Kreis leitet Disziplinarverfahren gegen Ex-Bürgermeisterin ein
Der Kreis Soest als zuständige Kommunalaufsicht hat entschieden, gegen Maria Moritz, die ehemalige Bürgermeisterin der Gemeinde Möhnesee, ein Disziplinarverfahren einzuleiten. Warum genau, das ist in der Mitteilung an MöhneReport nicht aufgeführt.
Die Pressestelle des Kreises schreibt weiter: „Mit der Einleitung des Disziplinarverfahrens ist keine Vorverurteilung verbunden. Das Verfahren dient der ergebnisoffenen Prüfung, ob ein Dienstvergehen vorliegt und ob sich hieraus disziplinarrechtliche Konsequenzen ergeben.“ Es folgt der übliche Hinweis: „Da es sich um ein laufendes, personenbezogenes Verfahren handelt, können zum zugrundeliegenden Sachverhalt und zum weiteren Verfahrensablauf keine näheren Angaben gemacht werden. Der Kreis Soest bittet um Verständnis, dass zum Schutz der Persönlichkeitsrechte der Betroffenen und zur Wahrung eines ordnungsgemäßen Verfahrens von weitergehenden Auskünften abgesehen wird.“
Allerdings gibt es es gerichtliche Entscheidungen, wonach Behörden grundsätzlich verpflichtet sind,Auskunft zu erteilen, wenn sie nicht begründet darlegen können, warum die Offenlegung bestimmter Tatsachen den Fortgang des Verfahrens erschweren oder vereiteln würden. Ein Telefonat mit der Pressestelle des Kreises ergab: Die zuständige Leiterin der Kommunalaufsicht sei die nächsten zwei Tage im Urlaub, die Vertretung sei nicht erreichbar.

§ §

- _Aufgabe 1_:
Wer hat laut dem Artikel über das Disziplinarverfahren entschieden, das Verfahren gegen Maria Moritz einzuleiten?
- _Aufgabe 2_:
Stimmen die folgenden Aussagen mit dem Artikel über das Disziplinarverfahren überein? Beantworte jede mit Ja oder Nein und zitiere die entscheidenden Worte des Artikels wörtlich. (a) Die Mitteilung an MöhneReport nennt den genauen Grund für das Verfahren. (b) Nach Angabe der Pressestelle ist mit der Einleitung des Verfahrens keine Vorverurteilung verbunden. (c) Die Vertretung der Leiterin der Kommunalaufsicht war telefonisch erreichbar.

- _Bereitgestellte Daten_:
§ §

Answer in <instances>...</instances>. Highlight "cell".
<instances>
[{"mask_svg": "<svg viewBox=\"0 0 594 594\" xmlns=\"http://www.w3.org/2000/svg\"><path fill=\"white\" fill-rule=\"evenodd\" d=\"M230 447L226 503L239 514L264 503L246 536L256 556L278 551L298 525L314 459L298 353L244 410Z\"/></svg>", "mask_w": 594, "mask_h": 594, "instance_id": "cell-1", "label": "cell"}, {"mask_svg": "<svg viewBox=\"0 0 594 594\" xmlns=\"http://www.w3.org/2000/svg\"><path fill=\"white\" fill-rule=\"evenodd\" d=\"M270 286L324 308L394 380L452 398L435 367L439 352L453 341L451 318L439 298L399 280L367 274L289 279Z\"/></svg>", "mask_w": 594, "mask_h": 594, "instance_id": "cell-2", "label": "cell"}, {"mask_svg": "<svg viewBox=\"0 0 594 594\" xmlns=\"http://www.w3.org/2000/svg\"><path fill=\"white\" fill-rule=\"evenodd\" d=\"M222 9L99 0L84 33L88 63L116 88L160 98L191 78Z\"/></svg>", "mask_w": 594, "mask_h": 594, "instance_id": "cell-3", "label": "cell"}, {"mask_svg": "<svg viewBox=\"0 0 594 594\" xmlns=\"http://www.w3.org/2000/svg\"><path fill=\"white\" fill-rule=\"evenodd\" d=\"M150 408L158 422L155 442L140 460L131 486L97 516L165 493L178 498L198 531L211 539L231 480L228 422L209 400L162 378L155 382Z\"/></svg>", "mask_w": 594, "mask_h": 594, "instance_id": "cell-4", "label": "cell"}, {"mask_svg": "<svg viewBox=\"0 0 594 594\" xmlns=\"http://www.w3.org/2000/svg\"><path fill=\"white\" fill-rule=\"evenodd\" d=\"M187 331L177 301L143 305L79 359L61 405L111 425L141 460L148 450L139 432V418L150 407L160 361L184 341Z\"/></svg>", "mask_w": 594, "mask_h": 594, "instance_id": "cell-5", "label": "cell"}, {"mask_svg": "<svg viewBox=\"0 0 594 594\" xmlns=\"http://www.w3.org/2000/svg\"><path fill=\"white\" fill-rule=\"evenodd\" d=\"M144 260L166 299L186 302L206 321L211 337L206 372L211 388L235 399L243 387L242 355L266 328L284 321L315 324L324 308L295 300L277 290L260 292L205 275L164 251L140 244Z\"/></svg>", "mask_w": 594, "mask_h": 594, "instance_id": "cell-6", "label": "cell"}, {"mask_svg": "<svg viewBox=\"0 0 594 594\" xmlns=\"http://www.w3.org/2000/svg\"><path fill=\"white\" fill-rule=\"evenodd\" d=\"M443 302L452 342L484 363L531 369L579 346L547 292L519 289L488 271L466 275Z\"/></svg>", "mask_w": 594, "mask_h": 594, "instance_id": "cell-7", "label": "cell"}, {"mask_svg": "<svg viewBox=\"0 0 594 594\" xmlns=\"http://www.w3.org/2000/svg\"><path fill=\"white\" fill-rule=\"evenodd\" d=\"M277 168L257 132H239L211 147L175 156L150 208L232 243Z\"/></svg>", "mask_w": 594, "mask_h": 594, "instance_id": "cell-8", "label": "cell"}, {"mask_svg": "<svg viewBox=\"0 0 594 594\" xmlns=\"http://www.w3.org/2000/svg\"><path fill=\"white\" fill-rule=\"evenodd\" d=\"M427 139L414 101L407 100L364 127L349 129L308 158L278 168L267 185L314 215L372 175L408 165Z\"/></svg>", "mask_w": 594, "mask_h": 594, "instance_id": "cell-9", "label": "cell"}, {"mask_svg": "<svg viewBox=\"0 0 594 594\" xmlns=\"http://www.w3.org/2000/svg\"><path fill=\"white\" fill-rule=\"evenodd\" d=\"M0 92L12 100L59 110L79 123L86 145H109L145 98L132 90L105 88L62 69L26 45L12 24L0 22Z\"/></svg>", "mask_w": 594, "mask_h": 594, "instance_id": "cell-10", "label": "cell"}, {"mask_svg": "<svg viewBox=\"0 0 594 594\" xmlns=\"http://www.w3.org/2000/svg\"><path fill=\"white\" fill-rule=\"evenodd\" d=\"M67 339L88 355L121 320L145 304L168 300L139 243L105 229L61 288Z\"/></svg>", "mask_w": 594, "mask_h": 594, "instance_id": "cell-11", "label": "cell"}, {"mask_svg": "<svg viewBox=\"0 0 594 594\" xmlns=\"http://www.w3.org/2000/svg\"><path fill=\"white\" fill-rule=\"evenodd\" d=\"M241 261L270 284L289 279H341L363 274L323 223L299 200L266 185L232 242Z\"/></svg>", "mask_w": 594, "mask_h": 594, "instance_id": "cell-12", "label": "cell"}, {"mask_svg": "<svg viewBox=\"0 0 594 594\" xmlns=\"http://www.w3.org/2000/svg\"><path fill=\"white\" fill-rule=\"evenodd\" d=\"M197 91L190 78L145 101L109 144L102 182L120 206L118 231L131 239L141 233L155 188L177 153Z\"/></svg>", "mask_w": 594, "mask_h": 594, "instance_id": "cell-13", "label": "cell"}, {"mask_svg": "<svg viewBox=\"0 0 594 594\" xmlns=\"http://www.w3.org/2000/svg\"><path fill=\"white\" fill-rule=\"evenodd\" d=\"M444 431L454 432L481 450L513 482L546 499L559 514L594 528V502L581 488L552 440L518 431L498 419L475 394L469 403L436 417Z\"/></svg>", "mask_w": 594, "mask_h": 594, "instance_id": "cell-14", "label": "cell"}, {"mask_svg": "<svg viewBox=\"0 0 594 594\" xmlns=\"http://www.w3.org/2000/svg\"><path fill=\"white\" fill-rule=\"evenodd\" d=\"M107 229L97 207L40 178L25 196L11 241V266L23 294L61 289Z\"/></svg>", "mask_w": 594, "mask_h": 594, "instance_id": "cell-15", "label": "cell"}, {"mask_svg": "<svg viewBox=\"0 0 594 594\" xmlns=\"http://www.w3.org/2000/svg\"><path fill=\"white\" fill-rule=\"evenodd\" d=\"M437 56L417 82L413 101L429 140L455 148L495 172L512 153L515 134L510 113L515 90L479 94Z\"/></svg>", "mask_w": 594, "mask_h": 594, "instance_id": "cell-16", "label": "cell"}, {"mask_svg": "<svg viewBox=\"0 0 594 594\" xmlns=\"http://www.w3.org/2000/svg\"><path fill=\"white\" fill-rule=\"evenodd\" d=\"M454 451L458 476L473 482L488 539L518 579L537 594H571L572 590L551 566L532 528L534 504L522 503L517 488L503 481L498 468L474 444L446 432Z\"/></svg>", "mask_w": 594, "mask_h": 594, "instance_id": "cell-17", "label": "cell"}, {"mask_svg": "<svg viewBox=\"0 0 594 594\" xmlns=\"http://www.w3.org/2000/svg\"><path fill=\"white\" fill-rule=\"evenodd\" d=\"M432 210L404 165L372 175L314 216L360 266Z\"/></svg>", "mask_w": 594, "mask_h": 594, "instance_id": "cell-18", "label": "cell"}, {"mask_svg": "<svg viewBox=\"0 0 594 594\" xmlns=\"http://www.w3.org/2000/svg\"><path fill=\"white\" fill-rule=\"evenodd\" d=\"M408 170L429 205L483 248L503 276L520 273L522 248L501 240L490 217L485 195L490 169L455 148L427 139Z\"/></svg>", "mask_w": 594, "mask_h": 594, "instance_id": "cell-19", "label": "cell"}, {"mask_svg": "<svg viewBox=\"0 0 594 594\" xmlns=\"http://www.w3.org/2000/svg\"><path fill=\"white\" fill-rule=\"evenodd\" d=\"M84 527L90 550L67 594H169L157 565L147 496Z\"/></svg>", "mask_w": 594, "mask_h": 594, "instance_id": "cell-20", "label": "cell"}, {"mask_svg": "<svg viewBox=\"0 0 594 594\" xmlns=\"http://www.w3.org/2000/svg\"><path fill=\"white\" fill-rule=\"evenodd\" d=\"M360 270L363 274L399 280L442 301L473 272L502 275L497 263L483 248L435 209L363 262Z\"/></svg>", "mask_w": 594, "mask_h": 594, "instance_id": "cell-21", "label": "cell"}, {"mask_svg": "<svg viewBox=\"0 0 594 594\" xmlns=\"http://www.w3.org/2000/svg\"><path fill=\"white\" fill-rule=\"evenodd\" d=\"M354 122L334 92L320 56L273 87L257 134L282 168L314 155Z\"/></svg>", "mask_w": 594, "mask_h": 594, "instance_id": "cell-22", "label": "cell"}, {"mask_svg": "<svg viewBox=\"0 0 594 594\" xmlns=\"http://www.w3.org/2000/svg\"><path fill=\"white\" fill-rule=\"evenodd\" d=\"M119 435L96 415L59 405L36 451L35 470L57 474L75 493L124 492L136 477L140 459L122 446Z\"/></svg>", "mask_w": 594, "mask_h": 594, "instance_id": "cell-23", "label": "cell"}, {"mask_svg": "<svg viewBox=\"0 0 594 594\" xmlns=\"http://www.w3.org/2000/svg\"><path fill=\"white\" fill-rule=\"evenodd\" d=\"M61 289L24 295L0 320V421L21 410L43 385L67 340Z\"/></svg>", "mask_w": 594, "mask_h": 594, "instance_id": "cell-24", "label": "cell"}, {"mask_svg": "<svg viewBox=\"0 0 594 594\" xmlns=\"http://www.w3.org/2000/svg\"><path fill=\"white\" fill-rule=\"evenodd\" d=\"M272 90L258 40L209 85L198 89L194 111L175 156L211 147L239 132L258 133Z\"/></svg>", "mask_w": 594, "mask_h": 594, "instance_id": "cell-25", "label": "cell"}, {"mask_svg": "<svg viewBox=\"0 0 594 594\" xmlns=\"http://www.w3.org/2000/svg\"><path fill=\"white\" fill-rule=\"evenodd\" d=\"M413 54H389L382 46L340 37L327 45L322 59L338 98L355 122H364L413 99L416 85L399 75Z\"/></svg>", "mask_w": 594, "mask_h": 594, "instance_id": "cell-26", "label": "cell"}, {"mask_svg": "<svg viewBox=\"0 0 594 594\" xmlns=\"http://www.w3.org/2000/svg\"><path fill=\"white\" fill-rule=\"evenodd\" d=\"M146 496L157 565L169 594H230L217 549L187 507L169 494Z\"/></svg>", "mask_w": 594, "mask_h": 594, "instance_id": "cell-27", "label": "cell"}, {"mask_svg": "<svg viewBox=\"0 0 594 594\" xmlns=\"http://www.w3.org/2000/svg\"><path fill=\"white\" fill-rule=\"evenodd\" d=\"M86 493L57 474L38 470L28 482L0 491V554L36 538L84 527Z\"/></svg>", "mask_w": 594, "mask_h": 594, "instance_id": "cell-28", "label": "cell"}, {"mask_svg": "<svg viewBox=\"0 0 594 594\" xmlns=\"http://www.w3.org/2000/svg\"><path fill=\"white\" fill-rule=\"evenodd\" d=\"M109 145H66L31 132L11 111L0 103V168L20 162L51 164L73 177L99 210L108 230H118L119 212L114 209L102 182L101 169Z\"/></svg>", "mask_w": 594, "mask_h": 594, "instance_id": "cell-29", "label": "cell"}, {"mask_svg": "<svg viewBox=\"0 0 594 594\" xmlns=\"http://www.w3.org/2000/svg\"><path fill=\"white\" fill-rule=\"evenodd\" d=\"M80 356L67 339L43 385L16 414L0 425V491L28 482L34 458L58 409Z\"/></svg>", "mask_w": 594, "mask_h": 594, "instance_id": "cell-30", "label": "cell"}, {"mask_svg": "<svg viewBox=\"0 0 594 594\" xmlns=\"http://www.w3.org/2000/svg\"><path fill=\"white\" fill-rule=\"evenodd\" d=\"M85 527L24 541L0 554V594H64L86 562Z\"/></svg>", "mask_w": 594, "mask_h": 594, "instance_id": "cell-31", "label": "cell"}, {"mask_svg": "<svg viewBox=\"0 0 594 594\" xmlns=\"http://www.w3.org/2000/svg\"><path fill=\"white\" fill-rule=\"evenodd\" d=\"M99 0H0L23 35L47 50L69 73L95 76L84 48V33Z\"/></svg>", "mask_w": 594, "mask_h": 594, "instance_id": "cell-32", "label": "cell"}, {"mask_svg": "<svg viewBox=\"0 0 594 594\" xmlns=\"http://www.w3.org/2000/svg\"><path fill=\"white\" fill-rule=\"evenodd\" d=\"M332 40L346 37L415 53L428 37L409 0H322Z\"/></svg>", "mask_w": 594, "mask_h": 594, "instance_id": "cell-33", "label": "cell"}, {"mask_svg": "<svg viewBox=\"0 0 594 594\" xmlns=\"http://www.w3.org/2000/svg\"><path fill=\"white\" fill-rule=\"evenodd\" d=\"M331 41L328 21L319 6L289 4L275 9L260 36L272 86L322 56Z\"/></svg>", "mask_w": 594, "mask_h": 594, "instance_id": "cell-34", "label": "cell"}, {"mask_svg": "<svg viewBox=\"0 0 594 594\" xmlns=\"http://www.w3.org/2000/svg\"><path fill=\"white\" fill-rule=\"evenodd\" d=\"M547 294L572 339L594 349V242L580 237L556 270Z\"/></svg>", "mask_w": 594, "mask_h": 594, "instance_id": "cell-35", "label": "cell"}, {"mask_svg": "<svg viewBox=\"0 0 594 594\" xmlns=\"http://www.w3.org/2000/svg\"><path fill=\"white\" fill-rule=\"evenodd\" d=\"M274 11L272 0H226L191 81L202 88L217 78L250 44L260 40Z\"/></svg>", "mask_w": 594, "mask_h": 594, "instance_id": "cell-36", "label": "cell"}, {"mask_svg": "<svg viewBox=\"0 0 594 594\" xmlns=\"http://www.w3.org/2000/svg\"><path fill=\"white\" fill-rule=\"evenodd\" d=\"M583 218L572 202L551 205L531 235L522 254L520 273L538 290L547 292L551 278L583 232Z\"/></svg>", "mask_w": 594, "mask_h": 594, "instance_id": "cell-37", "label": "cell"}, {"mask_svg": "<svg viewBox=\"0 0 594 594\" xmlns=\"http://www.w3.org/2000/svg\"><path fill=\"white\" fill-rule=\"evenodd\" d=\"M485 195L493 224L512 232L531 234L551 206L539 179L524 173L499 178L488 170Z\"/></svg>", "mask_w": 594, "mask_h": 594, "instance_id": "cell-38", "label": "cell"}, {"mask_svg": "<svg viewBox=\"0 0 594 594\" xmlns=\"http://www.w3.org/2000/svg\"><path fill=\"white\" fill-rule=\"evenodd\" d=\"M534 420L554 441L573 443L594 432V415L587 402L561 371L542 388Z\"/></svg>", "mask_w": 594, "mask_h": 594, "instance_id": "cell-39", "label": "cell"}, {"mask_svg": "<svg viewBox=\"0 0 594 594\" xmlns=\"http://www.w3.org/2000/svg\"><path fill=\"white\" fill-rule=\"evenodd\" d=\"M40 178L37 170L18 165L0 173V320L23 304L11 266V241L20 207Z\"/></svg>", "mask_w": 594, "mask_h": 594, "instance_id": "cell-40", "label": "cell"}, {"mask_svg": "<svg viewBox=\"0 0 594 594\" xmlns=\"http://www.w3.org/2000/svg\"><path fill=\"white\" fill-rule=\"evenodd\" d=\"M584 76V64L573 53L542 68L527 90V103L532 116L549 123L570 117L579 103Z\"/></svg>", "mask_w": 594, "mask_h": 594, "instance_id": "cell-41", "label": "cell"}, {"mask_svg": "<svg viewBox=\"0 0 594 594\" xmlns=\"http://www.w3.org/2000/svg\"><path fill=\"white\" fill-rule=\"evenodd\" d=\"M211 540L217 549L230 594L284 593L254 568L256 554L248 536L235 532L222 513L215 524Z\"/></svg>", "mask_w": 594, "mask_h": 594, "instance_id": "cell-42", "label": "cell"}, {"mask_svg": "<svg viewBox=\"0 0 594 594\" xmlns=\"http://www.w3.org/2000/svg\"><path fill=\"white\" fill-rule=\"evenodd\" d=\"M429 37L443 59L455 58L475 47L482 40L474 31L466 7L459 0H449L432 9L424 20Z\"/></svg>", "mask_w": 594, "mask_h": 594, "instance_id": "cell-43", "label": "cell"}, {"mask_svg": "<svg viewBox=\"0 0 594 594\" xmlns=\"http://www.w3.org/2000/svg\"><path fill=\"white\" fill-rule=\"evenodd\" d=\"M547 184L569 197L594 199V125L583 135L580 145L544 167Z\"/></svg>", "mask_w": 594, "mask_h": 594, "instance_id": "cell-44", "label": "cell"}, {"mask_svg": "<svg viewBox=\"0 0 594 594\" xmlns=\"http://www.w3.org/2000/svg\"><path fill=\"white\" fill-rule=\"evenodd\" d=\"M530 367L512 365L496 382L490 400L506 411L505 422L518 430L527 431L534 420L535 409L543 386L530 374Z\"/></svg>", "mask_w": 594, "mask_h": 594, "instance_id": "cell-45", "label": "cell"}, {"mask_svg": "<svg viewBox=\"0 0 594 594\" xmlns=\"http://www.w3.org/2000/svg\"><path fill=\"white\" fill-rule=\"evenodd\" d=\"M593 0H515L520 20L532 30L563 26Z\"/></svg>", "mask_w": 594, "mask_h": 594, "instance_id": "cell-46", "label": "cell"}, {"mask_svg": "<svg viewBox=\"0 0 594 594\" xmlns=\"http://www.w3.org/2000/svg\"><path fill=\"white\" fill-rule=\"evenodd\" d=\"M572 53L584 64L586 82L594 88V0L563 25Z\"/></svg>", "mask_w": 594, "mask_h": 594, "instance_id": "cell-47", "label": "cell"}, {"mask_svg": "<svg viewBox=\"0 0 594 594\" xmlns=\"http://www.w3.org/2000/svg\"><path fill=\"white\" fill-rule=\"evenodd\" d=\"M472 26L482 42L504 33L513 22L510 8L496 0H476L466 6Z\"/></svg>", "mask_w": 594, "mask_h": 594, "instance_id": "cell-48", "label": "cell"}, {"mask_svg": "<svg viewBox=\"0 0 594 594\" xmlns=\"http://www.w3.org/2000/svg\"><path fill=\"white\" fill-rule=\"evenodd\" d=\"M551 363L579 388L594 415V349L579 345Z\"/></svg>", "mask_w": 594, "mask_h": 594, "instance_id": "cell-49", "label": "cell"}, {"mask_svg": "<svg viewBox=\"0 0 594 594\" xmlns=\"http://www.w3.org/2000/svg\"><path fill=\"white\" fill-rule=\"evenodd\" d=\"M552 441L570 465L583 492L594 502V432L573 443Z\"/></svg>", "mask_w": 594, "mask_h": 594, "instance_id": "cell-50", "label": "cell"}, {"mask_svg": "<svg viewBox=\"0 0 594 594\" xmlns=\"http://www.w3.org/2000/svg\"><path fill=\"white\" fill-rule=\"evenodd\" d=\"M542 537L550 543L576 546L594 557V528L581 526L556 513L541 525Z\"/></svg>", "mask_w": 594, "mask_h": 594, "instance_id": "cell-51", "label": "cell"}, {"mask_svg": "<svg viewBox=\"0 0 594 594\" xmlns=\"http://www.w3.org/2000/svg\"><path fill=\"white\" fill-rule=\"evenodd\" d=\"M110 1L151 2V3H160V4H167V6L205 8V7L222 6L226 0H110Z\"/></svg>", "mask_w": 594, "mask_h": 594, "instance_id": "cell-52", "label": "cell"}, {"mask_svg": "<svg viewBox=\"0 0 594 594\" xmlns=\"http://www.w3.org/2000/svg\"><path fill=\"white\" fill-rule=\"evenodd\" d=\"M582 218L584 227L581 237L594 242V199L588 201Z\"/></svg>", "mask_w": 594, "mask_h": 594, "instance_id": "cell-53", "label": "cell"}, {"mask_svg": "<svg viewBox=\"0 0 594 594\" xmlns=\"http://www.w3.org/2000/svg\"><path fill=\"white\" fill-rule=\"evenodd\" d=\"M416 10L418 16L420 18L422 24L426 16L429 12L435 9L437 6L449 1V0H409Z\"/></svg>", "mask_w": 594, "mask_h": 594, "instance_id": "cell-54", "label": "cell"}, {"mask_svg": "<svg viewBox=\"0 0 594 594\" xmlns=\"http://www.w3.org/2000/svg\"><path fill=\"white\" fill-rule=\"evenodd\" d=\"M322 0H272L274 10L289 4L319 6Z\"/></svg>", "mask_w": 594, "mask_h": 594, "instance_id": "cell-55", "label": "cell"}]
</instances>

§ §

- _Antwort 1_:
Der Kreis Soest als zuständige Kommunalaufsicht.

- _Antwort 2_:
(a) Nein: „Warum genau, das ist in der Mitteilung an MöhneReport nicht aufgeführt.“
(b) Ja: „Mit der Einleitung des Disziplinarverfahrens ist keine Vorverurteilung verbunden.“
(c) Nein: „die Vertretung sei nicht erreichbar“